* **Problem set**:
**a.** From the yoga passage, write out the part that begins with the words containing "A handsfree headstand" and ends with "and humbled people.".
**b.** In the yoga passage, how long did the writer last in the five-minute Warrior 1 challenge before falling?

* **Quoted passage**:
'''
A handsfree headstand gives no more benefits than a regular headstand. It does ‘demonstrate’ your grip on balance though.
There are some amazing yogis around the world who do not have the grace and the easy movement to create the viral social media posts. Their understanding and teaching of Yoga is impeccable and people are ready to shell out any amount of money to learn from them. They aren’t endorsing brands etc. at all – They learn and teach Yoga which has healed and humbled people.
Do I admire people who push their physical limits to achieve the impossible? Oh yes – I most certainly do! But what they is a mix of yoga, gymnastics and other forms of workouts weaved together.
– My yoga teacher challenges me to do the Warrior 1 pose for 5 minutes. I give it my best and fall at 2.5 minutes. The benefits of stability, balance and every muscle working towards strength are immense here.
– None of the Yoga training I have attended under established gurus have ever pushed me to do majority of the poses posted on social media. I was with Usha Devi at Rishikesh in a class full of 40+ international yoga teachers and practitioners and we died through her class with lengthening holds but never did anything close enough to the madness being posted on social media.
'''
* **Data records**:
'''
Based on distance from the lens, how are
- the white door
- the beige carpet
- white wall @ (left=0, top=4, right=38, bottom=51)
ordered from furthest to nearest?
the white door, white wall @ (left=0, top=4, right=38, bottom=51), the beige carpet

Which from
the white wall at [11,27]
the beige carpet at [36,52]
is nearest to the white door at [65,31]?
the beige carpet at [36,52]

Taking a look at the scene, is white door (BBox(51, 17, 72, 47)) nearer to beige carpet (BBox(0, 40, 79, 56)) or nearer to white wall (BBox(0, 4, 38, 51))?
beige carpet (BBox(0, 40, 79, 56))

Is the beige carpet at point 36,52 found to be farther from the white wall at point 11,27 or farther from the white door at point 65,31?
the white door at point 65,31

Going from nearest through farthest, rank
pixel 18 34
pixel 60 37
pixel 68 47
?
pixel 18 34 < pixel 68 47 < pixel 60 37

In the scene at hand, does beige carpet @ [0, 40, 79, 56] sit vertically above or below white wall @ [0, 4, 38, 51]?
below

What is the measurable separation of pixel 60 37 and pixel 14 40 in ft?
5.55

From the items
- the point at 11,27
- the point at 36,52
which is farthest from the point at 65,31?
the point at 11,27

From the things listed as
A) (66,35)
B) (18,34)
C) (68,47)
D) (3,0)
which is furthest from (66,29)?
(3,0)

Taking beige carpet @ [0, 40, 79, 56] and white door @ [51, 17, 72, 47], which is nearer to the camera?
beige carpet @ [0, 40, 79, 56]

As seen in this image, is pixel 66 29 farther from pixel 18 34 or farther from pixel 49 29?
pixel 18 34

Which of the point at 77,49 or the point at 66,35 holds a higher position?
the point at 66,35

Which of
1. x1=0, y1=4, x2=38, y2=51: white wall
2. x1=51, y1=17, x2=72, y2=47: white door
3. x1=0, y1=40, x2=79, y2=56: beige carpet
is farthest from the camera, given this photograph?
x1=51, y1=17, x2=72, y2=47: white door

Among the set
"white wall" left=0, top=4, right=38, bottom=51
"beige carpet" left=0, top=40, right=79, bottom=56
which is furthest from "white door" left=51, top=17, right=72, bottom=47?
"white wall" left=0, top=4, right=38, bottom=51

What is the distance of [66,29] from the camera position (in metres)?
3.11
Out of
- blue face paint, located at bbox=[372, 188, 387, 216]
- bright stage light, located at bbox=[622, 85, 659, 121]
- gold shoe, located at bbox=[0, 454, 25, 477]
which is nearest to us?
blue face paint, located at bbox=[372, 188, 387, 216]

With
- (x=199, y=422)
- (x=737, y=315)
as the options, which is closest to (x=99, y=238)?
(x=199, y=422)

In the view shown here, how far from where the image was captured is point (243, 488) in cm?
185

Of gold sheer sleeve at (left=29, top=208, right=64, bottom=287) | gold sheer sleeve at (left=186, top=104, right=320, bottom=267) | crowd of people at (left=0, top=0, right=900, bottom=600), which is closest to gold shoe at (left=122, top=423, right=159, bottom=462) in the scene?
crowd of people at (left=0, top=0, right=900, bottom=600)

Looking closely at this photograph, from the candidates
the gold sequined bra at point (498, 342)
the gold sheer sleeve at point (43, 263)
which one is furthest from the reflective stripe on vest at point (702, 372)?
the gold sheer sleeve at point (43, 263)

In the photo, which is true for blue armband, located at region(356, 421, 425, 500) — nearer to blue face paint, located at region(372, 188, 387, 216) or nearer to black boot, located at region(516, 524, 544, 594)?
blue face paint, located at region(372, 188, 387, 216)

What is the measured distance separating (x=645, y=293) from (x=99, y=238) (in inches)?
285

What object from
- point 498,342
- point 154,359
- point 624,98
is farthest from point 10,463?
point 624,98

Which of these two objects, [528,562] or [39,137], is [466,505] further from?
'''
'''
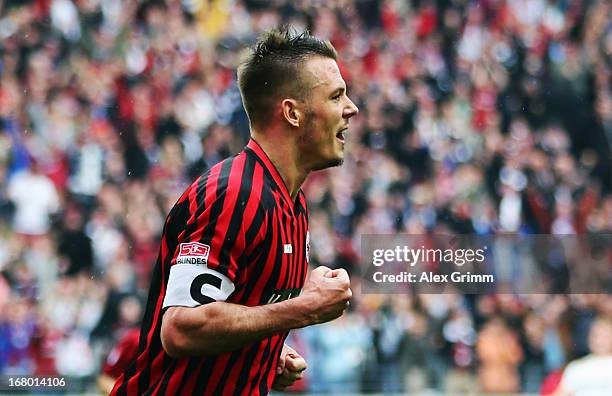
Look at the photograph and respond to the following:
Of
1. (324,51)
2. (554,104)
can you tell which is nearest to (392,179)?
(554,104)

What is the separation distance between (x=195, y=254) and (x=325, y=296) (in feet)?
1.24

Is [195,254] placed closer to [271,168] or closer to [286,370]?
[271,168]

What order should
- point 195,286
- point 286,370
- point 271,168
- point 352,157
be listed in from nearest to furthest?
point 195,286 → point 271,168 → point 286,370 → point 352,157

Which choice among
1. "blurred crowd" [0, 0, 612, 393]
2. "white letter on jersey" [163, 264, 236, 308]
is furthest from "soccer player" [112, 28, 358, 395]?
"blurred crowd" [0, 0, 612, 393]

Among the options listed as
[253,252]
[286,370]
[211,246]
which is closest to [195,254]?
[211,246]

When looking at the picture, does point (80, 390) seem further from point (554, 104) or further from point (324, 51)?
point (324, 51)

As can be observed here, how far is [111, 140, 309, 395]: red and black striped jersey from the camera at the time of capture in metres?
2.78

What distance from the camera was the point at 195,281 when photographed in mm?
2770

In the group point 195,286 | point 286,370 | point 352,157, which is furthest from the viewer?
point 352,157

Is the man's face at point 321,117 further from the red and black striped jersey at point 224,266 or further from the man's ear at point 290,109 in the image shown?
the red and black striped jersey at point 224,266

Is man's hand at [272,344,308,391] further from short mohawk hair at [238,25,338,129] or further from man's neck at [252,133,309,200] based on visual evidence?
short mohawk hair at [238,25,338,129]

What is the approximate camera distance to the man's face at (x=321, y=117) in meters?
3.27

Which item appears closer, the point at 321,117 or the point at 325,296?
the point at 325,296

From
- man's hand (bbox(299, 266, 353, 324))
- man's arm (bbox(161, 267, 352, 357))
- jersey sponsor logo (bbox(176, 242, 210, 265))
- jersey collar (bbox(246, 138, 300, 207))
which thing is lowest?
'''
* **Answers by task**:
**a.**
A handsfree headstand gives no more benefits than a regular headstand. It does ‘demonstrate’ your grip on balance though.
There are some amazing yogis around the world who do not have the grace and the easy movement to create the viral social media posts. Their understanding and teaching of Yoga is impeccable and people are ready to shell out any amount of money to learn from them. They aren’t endorsing brands etc. at all – They learn and teach Yoga which has healed and humbled people.

**b.** 2.5 minutes.